> _Exercise materials_
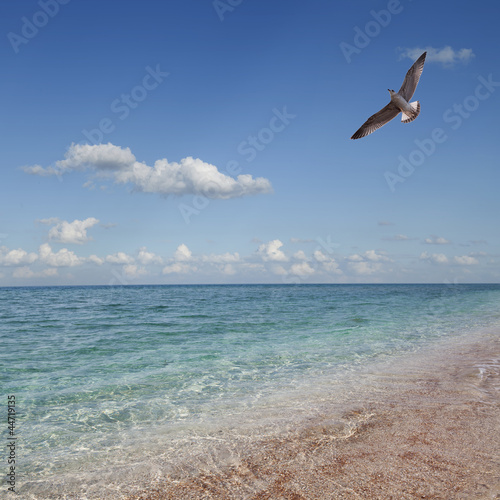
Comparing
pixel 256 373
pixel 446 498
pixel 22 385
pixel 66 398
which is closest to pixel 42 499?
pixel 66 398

==

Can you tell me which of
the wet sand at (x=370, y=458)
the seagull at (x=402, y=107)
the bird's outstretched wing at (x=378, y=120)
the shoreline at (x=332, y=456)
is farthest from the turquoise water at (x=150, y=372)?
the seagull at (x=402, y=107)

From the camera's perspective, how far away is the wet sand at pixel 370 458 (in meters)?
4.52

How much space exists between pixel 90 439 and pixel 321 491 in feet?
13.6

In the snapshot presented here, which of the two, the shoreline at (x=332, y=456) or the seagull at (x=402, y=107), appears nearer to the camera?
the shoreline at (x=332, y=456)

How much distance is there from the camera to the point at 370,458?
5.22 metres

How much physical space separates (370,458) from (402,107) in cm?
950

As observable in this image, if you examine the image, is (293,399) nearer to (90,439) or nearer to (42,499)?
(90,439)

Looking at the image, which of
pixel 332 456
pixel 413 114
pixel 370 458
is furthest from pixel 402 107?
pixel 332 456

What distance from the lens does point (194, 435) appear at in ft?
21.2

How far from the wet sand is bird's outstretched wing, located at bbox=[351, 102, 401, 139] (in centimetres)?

> _Problem to solve_
Rewrite the records starting at the line containing "As observable in" and ending at the line containing "How far from", changing "nearer" to "closer" and leaving everything else as it is.

> _Solution to this exercise_
As observable in this image, if you examine the image, is (293,399) closer to (90,439) or closer to (42,499)?
(90,439)

Looking at the image, which of
pixel 332 456
pixel 413 114
pixel 370 458
is furthest from pixel 402 107?
pixel 332 456

What distance from the lens does point (194, 435) appear at in ft?
21.2

How far from the wet sand is bird's outstretched wing, located at bbox=[351, 102, 401, 139] (in centimetres)?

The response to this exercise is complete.